O tempo das estações e as estações da vida.

– Fala, amendoeira – por que fugia ao rito de suas irmãs, adotando vestes assim particulares, a árvore pareceu explicar-lhe:

– Não vês? Começo a outonear. É 20 de março, data em que as folhinhas assinalam o equinócio do outono. Cumpro meu dever de árvore, embora minhas irmãs não respeitem as estações.

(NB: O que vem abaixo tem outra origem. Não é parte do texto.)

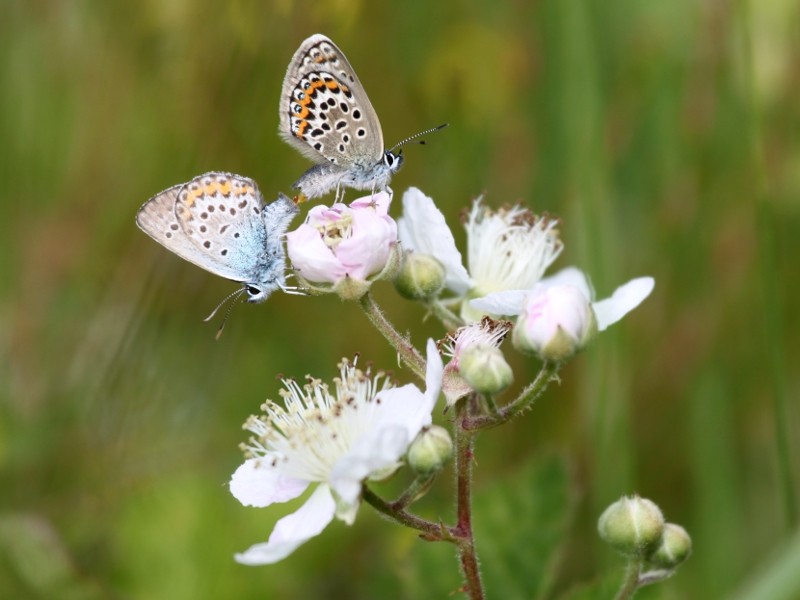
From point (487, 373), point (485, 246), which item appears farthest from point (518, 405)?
point (485, 246)

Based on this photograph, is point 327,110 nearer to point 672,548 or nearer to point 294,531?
point 294,531

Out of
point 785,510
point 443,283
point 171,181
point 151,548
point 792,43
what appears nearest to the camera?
point 443,283

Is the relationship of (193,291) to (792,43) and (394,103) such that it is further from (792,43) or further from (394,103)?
(792,43)

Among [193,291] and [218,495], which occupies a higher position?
[193,291]

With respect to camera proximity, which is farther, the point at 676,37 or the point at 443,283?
the point at 676,37

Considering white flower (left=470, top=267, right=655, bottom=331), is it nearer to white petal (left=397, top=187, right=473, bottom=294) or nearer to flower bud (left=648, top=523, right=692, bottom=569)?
white petal (left=397, top=187, right=473, bottom=294)

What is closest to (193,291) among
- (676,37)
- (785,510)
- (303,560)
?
(303,560)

– E vais outoneando sozinha?

– Na medida do possível. Anda tudo muito desorganizado, e, como deves notar, trago comigo um resto de verão, uma antecipação de primavera e mesmo, se reparares bem neste ventinho que me fustiga pela madrugada, uma suspeita de inverno.

– Somos todos assim.

– Os homens, não. Em ti, por exemplo, o outono é manifesto e exclusivo. Acho-te bem outonal, meu filho, e teu trabalho é exatamente o que os autores chamam de outonada: são frutos colhidos numa hora da vida que já não é clara, mas ainda não se dilui em treva. Repara que o outono é mais estação da alma que da natureza.

– Não me entristeças.

– Não, querido, sou tua árvore da guarda e simbolizo teu outono pessoal. Quero apenas que te outonizes com paciência e doçura. O dardo de luz fere menos, a chuva dá às frutas seu definitivo sabor. As folhas caem, é certo, e os cabelos também, mas há alguma coisa de gracioso em tudo isso: parábolas, ritmos, tons suaves… Outoniza-te com dignidade, meu velho.